Washington, Dec 10 (IANS) Citing the case of David Headley charged with helping to plan Mumbai terror attacks, a top US counter-terrorism official has warned of the danger from home grown terrorists, many of them trained in Pakistan.
The Al Qaeda terrorist group blamed for the Sep 11, 2001 attacks was in disarray, under pressure in Afghanistan-Pakistan and ideologically discredited with only real sparks of hope in "under-governed" places like Yemen and Somalia, Daniel Benjamin, the State Department counter-terrorism chief said Wednesday.
But a "second arena where Sunni radicals continue to succeed is in persuading religious extremists to adopt their cause, even in the United States," he said at a Jamestown Foundation conference citing the Headley and a couple of other cases.
"A bus driver, Najibullah Zazi, was trained in Pakistan and now faces charges in federal court for planning to set off a series of bombs in the United States," he noted .
"An indictment that was unsealed Monday in Chicago portrays an American citizen - David Headley - playing a pivotal role in last year's attack in Mumbai, which killed more than 170 people and dramatically raised tensions in South Asia."

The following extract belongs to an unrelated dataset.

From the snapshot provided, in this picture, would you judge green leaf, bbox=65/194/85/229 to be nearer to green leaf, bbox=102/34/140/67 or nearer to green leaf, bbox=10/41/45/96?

"So even if this radical movement is not mobilising the masses, it is still galvanising enough people to take to violence and poses a continuing, powerful threat," said Benjamin.
"The importance of these two cases should not be glossed over - the conspiracies these men were engaged in had roots in the FATA (Pakistan's Federally Adminstered Tribals Areas), and eight years after 9/11, should give us all pause," he said.
"The threat to the US remains substantial and enduring despite the operational constraints on Al Qaeda central."
"It is also multifaceted as we have seen in the movement of young men, many of them motivated by a sense of ethnic duty, who have left their communities in Minnesota, been radicalised in Somalia, and fought and died for al-Shabaab," the official said.